# OBIETTIVO DEL COMPITO:
Elenca tutte le persone che l'estratto del documento riportato più sotto cita per nome.

# ESTRATTO DEL DOCUMENTO:

L’allestimento espositivo si snoda in otto sale degli storici Chiostri di cui una è dedicata al disegno preparatorio dell’opera permanente The Organ Pipes. Sono inoltre visibili un video di documentazione sul processo della sua realizzazione e due teche contenti rari libri d’artista e altri materiali di documentazione.
La mostra è affiancata dal libro, pubblicato da gli Ori-editori contemporanei in versione italiana e inglese, che documenta sia l’opera permanente sia la mostra con i testi di Luca Massimo Barbero e di Marina Dacci creando un percorso di lettura e approfondimento della poetica e del modus operandi di Tremlett.

# DATI REGISTRATI:
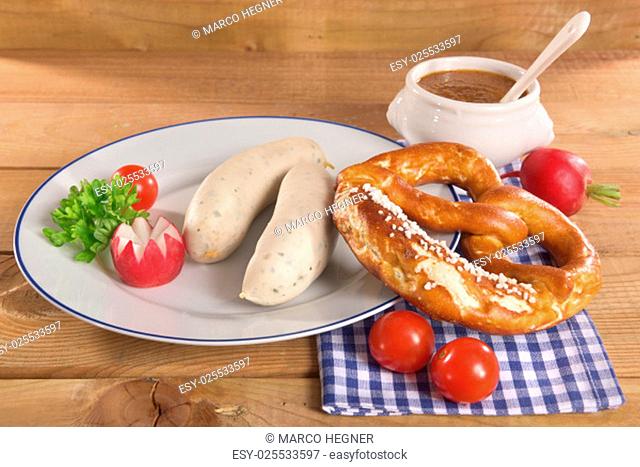 weißwurstfrühstück with two sausages, pretzels and sweet mustard on wooden boards\n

# RISULTATO DEL COMPITO:
Luca Massimo Barbero, Marina Dacci, Tremlett